He's a longtime professor at the University of Chicago. He's been called the father of "behavioral economics," which, according to the Harvard Business Review, "combines insights from psychology, judgment, and decision making and economics to generate a more accurate understanding of human behavior." And he just won the Nobel Memorial Prize in Economic Sciences.
Yet, despite Richard Thaler's impressive credentials, his philosophy is the epitome of simplicity: "My mantra is if you want to get people to do something, make it easy. Remove the obstacles."
Thaler has demonstrated the soundness of this three-word maxim--make it easy--in such ways as encouraging people to save for retirement or become an organ donor. And Thaler is most widely known for his 2008 book, Nudge: Improving Decisions about Health, Wealth, and Happiness, co-authored with Harvard Law School professor Cass Sunstein, which applies the ideas of behavioral economics to public policy.
And while Thaler hasn't specifically studied the field of communication, his principle works just as well if your mission is to reach and engage your audience. For example, here's what Thaler said in a 2011 interview with the consulting firm McKinsey: "When I say make it easy, what I mean is, if you want to get somebody to do something, make it easy. If you want to get people to eat healthier foods, then put healthier foods in the cafeteria, and make them easier to find, and make them taste better. So in every meeting I say, 'Make it easy.' It's kind of obvious, but it's also easy to miss."

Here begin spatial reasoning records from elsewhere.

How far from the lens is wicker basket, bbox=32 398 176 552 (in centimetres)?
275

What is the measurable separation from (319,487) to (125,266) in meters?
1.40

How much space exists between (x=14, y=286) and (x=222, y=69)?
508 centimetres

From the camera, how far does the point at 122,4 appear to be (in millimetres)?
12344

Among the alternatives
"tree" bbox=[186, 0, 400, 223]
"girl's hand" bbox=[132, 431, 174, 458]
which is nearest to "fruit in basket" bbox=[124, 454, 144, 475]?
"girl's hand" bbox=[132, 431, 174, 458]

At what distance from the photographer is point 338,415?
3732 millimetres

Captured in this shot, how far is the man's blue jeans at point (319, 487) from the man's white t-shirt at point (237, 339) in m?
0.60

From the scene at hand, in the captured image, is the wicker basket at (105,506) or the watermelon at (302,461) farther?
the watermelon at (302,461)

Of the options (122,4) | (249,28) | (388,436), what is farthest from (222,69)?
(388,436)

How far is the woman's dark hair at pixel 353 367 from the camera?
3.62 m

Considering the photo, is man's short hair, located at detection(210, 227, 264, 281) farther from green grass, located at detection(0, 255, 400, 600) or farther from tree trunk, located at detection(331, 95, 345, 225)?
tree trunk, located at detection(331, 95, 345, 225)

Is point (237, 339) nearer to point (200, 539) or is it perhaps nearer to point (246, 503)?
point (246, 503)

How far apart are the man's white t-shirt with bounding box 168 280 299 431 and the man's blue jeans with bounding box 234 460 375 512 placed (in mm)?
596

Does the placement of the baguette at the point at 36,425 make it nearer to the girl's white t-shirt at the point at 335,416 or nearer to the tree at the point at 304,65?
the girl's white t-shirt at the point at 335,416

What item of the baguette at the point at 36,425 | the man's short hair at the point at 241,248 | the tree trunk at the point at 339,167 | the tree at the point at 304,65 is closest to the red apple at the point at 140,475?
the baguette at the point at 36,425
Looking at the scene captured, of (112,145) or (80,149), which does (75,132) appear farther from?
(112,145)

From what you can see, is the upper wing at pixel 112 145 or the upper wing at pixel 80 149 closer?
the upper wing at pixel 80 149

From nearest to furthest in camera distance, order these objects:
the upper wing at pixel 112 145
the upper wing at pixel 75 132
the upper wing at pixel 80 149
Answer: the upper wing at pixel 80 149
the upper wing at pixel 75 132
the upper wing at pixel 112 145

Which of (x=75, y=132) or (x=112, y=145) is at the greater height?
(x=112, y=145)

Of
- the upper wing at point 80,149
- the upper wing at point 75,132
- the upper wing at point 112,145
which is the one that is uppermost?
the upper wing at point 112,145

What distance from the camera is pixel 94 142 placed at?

How does this relate to improving communication? Here are seven key ways to apply Thaler's approach:
- Develop a single high concept to summarize your message. "High concept" is borrowed from the Hollywood movie industry; the idea is that to pitch (to a producer or the money guys), you have to convey an entire two-hour movie in about 12 to 15 words. To make it easy for your audience, distill what you're trying to convey in a short phrase or sentence.
- Lead with your point. And now that you've figured out the most important message to communicate, make that your headline or subject line. The headline is the first thing audience members notice. It grabs their attention. It promises the solution to a problem.
- Emphasize the benefit. Answers your audience's key questions: "How does this affect me?" "What's in it for me?"
- Be briefer than you ever thought possible. Don't worry about word count; just cut and cut until only the nugget is left.
- Use visuals to instantly convey your meaning. We're living in a visually mediated society, and most people would much rather watch a video or scan a photo or spend time on an infographic than read. So visuals provide a real convenience.
- Reduce friction. In communication, friction occurs when an audience member is intrigued by a topic, but then encounters resistance on his or her quest to engage with content. So think about how to make the experience easier.
- Provide a clear way to learn more. Most people will want just a bite of information, but some will crave a snack (and a few will actually be hungry enough for a meal). So provide the amuse-bouche along with an easy way to get more substance.
By making your communication more convenient, you'll make it easy for your audience members. The result? They'll get the message faster and will be more likely to take action.